INPUT DATA section start

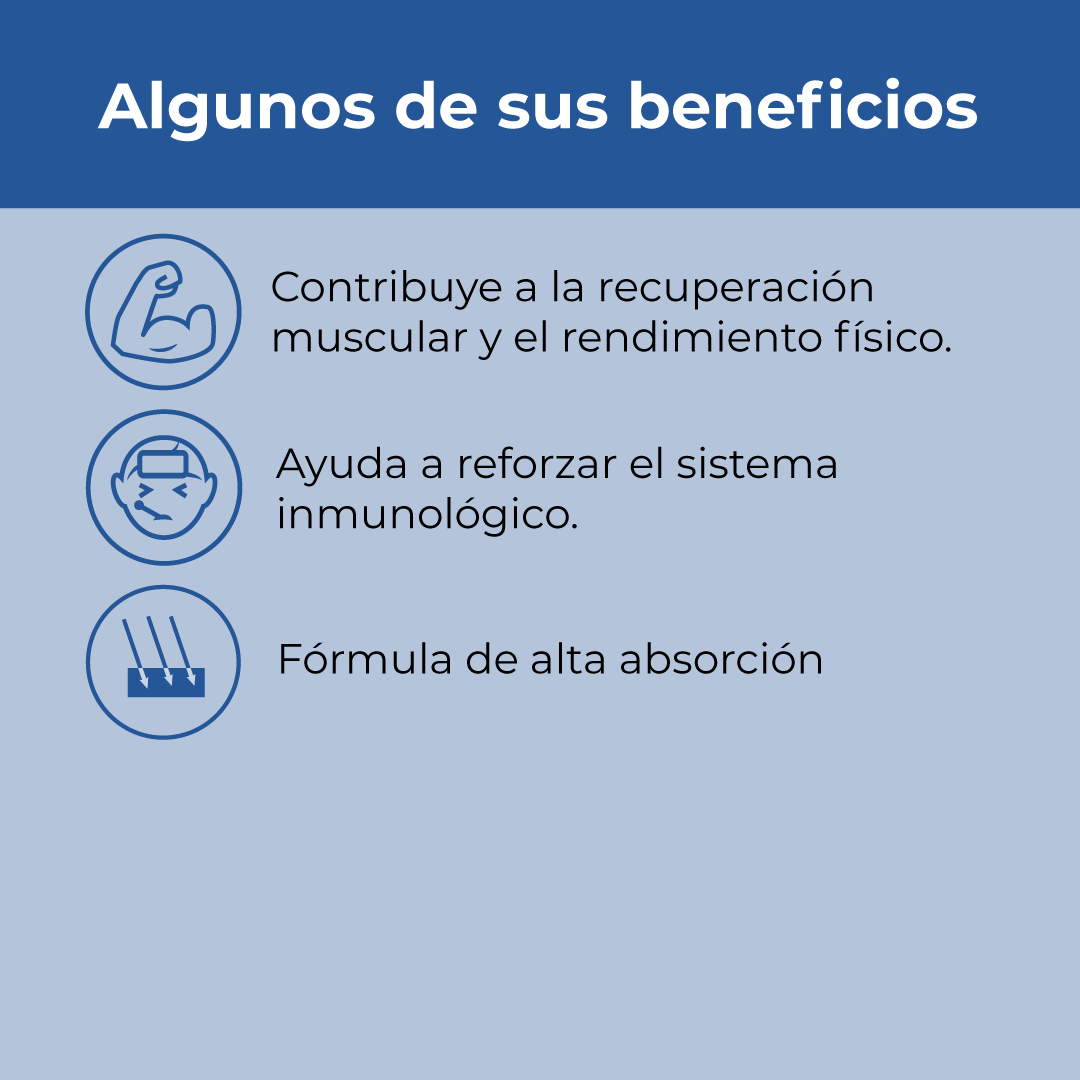 Algunos de sus beneficios

Contribuye a la recuperación muscular y el rendimiento físico.

Ayuda a reforzar el sistema inmunológico.

Fórmula de alta absorción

INPUT DATA section end

* [WHAT YOU NEED TO DO] One exact copy of the data is required, and it should hold no pictures.

* [REPLY]
 Algunos de sus beneficios

Contribuye a la recuperación muscular y el rendimiento físico.

Ayuda a reforzar el sistema inmunológico.

Fórmula de alta absorción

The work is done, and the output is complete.